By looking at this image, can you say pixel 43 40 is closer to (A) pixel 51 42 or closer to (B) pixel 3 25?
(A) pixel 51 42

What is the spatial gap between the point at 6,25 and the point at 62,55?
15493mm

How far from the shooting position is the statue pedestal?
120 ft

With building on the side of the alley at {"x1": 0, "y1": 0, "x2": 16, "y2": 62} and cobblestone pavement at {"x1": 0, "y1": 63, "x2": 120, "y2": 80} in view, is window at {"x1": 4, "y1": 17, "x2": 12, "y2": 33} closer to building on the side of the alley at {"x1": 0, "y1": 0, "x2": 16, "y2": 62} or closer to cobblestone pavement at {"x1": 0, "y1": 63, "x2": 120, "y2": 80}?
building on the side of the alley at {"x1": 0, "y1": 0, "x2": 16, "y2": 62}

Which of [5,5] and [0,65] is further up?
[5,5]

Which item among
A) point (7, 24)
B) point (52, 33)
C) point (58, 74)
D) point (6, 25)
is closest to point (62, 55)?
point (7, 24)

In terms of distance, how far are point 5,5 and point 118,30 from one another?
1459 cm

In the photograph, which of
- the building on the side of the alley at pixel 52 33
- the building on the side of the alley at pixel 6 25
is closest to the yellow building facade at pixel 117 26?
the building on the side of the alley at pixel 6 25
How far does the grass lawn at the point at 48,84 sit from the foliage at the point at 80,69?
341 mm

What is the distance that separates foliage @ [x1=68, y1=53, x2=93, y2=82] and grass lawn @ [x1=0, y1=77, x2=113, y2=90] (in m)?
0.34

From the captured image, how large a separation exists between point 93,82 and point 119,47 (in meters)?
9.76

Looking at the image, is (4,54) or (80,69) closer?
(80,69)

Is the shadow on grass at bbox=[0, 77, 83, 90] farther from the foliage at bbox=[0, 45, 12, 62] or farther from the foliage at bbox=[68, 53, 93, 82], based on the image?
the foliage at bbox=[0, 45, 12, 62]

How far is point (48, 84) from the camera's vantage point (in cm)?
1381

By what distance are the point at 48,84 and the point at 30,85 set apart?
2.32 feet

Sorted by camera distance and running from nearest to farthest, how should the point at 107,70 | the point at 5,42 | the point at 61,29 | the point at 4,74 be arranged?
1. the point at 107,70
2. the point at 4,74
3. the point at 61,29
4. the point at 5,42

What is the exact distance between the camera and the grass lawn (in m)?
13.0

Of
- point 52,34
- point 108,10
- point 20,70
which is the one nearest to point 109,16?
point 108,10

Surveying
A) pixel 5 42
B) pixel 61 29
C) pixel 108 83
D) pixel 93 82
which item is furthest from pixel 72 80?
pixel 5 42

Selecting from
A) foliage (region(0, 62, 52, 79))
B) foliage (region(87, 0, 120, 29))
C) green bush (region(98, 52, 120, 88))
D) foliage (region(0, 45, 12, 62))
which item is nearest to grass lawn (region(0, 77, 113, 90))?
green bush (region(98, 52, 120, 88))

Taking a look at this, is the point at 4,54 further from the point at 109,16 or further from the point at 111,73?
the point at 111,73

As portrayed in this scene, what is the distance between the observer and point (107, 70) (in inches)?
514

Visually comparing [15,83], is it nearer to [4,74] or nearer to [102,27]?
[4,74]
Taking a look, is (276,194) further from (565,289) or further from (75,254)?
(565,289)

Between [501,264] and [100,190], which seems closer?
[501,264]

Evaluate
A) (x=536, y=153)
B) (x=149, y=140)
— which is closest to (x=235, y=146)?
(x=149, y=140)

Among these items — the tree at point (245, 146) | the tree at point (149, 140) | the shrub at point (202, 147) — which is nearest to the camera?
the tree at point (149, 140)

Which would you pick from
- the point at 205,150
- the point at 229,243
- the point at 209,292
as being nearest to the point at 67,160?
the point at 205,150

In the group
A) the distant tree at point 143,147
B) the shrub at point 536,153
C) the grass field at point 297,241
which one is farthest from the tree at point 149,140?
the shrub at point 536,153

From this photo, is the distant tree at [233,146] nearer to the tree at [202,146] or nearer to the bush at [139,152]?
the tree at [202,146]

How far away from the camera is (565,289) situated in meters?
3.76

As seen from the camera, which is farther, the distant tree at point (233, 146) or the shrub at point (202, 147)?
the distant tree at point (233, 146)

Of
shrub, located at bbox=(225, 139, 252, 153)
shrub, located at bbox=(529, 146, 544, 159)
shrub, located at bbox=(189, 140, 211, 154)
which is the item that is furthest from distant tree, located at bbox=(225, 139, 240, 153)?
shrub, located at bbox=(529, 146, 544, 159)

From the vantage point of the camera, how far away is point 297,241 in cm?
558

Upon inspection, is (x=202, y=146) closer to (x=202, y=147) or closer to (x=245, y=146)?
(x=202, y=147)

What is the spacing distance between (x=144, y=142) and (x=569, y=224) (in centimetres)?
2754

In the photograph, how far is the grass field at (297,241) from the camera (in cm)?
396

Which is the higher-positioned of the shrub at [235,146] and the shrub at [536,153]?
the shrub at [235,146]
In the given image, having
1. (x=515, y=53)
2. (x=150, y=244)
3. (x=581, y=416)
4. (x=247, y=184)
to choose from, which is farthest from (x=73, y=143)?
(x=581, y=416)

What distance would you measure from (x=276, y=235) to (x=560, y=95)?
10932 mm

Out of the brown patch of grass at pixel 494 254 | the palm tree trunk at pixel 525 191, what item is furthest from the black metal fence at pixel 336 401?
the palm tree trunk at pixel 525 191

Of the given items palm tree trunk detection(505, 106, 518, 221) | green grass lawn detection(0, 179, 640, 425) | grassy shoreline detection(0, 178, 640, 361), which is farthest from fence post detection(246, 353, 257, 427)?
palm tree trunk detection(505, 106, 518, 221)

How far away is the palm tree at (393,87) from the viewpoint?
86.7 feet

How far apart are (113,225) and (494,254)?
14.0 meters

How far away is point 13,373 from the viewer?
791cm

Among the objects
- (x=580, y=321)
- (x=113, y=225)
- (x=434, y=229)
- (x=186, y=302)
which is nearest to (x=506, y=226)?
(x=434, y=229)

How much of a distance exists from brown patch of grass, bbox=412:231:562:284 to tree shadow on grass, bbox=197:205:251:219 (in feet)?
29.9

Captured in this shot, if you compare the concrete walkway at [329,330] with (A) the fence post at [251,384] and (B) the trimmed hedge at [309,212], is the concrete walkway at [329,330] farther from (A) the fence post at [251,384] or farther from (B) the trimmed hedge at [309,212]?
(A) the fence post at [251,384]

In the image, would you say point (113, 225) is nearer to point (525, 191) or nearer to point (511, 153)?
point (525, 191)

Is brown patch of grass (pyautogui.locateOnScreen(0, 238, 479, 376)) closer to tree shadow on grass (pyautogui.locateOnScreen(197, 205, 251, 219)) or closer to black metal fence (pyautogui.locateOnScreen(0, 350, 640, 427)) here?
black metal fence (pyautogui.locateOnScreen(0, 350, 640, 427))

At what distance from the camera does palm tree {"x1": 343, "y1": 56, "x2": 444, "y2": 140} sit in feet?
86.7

☆ ☆ ☆ ☆ ☆

**AIM**
Faithfully copy every entry, leaving nothing out.

**WRITTEN ANSWER**
By looking at this image, can you say pixel 43 40 is closer to (A) pixel 51 42 or closer to (B) pixel 3 25?
(A) pixel 51 42

What is the spatial gap between the point at 6,25 and the point at 62,55?
15493mm

How far from the shooting position is the statue pedestal?
120 ft

With building on the side of the alley at {"x1": 0, "y1": 0, "x2": 16, "y2": 62} and cobblestone pavement at {"x1": 0, "y1": 63, "x2": 120, "y2": 80} in view, is window at {"x1": 4, "y1": 17, "x2": 12, "y2": 33} closer to building on the side of the alley at {"x1": 0, "y1": 0, "x2": 16, "y2": 62} or closer to cobblestone pavement at {"x1": 0, "y1": 63, "x2": 120, "y2": 80}?
building on the side of the alley at {"x1": 0, "y1": 0, "x2": 16, "y2": 62}

Which of [5,5] and [0,65] is further up?
[5,5]

Which item among
A) point (7, 24)
B) point (52, 33)
C) point (58, 74)
D) point (6, 25)
is closest to point (62, 55)?
point (7, 24)

In terms of distance, how far are point 5,5 and point 118,30 from one another?
1459 cm

In the photograph, which of
- the building on the side of the alley at pixel 52 33
- the building on the side of the alley at pixel 6 25
is closest to the yellow building facade at pixel 117 26?
the building on the side of the alley at pixel 6 25
How far does the grass lawn at the point at 48,84 sit from the foliage at the point at 80,69?
341 mm

What is the distance that separates foliage @ [x1=68, y1=53, x2=93, y2=82] and grass lawn @ [x1=0, y1=77, x2=113, y2=90] (in m)?
0.34

From the captured image, how large a separation exists between point 93,82 and point 119,47 (in meters)?
9.76

Looking at the image, is (4,54) or (80,69) closer?
(80,69)

Is the shadow on grass at bbox=[0, 77, 83, 90] farther from the foliage at bbox=[0, 45, 12, 62] or farther from the foliage at bbox=[68, 53, 93, 82], based on the image?
the foliage at bbox=[0, 45, 12, 62]

How far is point (48, 84) from the camera's vantage point (in cm)?
1381

By what distance are the point at 48,84 and the point at 30,85 set apart?
2.32 feet

Sorted by camera distance and running from nearest to farthest, how should the point at 107,70 | the point at 5,42 | the point at 61,29 | the point at 4,74 be arranged?
1. the point at 107,70
2. the point at 4,74
3. the point at 61,29
4. the point at 5,42

What is the exact distance between the camera and the grass lawn (in m)?
13.0

Of
- point 52,34
- point 108,10
- point 20,70
which is the one nearest to point 109,16?
point 108,10

Surveying
A) pixel 5 42
B) pixel 61 29
C) pixel 108 83
D) pixel 93 82
which item is furthest from pixel 72 80?
pixel 5 42

Selecting from
A) foliage (region(0, 62, 52, 79))
B) foliage (region(87, 0, 120, 29))
C) green bush (region(98, 52, 120, 88))
D) foliage (region(0, 45, 12, 62))
which item is nearest to grass lawn (region(0, 77, 113, 90))?
green bush (region(98, 52, 120, 88))

Taking a look at this, is the point at 4,54 further from the point at 109,16 or further from the point at 111,73?
the point at 111,73

As portrayed in this scene, what is the distance between the observer and point (107, 70) (in inches)?
514

Visually comparing [15,83], is it nearer to [4,74] or nearer to [102,27]?
[4,74]
Taking a look, is (276,194) further from (565,289) or further from (75,254)?
(565,289)

Between [501,264] and [100,190], which seems closer?
[501,264]

Evaluate
A) (x=536, y=153)
B) (x=149, y=140)
— which is closest to (x=235, y=146)?
(x=149, y=140)

Among these items — the tree at point (245, 146) | the tree at point (149, 140) | the shrub at point (202, 147) — which is nearest to the camera?
the tree at point (149, 140)

Which would you pick from
- the point at 205,150
- the point at 229,243
- the point at 209,292
as being nearest to the point at 67,160?
the point at 205,150

In the group
A) the distant tree at point 143,147
B) the shrub at point 536,153
C) the grass field at point 297,241
which one is farthest from the tree at point 149,140?
the shrub at point 536,153

From this photo, is the distant tree at [233,146] nearer to the tree at [202,146] or nearer to the bush at [139,152]?
the tree at [202,146]

How far away from the camera is (565,289) situated in meters?
3.76

As seen from the camera, which is farther, the distant tree at point (233, 146) or the shrub at point (202, 147)?
the distant tree at point (233, 146)

Of
shrub, located at bbox=(225, 139, 252, 153)
shrub, located at bbox=(529, 146, 544, 159)
shrub, located at bbox=(189, 140, 211, 154)
which is the item that is furthest from distant tree, located at bbox=(225, 139, 240, 153)?
shrub, located at bbox=(529, 146, 544, 159)

From the vantage point of the camera, how far away is point 297,241 in cm?
558

Upon inspection, is (x=202, y=146) closer to (x=202, y=147) or closer to (x=245, y=146)?
(x=202, y=147)

What is the spacing distance between (x=144, y=142) and (x=569, y=224) (in centimetres)?
2754

In the photograph, how far is the grass field at (297,241) from the camera (in cm)?
396

Which is the higher-positioned of the shrub at [235,146] and the shrub at [536,153]?
the shrub at [235,146]
In the given image, having
1. (x=515, y=53)
2. (x=150, y=244)
3. (x=581, y=416)
4. (x=247, y=184)
to choose from, which is farthest from (x=73, y=143)?
(x=581, y=416)

What distance would you measure from (x=276, y=235) to (x=560, y=95)?
10932 mm

Out of the brown patch of grass at pixel 494 254 | the palm tree trunk at pixel 525 191, what item is furthest from the black metal fence at pixel 336 401?
the palm tree trunk at pixel 525 191

Of the given items palm tree trunk detection(505, 106, 518, 221) | green grass lawn detection(0, 179, 640, 425) | grassy shoreline detection(0, 178, 640, 361), which is farthest from fence post detection(246, 353, 257, 427)?
palm tree trunk detection(505, 106, 518, 221)

How far away is the palm tree at (393,87) from the viewpoint?
86.7 feet

How far apart are (113,225) and (494,254)?
14.0 meters

How far away is point 13,373 from the viewer?
791cm

Among the objects
- (x=580, y=321)
- (x=113, y=225)
- (x=434, y=229)
- (x=186, y=302)
which is nearest to (x=506, y=226)?
(x=434, y=229)

How much of a distance exists from brown patch of grass, bbox=412:231:562:284 to tree shadow on grass, bbox=197:205:251:219 (in feet)?
29.9

Captured in this shot, if you compare the concrete walkway at [329,330] with (A) the fence post at [251,384] and (B) the trimmed hedge at [309,212], is the concrete walkway at [329,330] farther from (A) the fence post at [251,384] or farther from (B) the trimmed hedge at [309,212]?
(A) the fence post at [251,384]

In the image, would you say point (113, 225) is nearer to point (525, 191) or nearer to point (511, 153)?
point (525, 191)

Is brown patch of grass (pyautogui.locateOnScreen(0, 238, 479, 376)) closer to tree shadow on grass (pyautogui.locateOnScreen(197, 205, 251, 219)) or closer to black metal fence (pyautogui.locateOnScreen(0, 350, 640, 427)) here?
black metal fence (pyautogui.locateOnScreen(0, 350, 640, 427))

At what distance from the camera does palm tree {"x1": 343, "y1": 56, "x2": 444, "y2": 140} sit in feet?
86.7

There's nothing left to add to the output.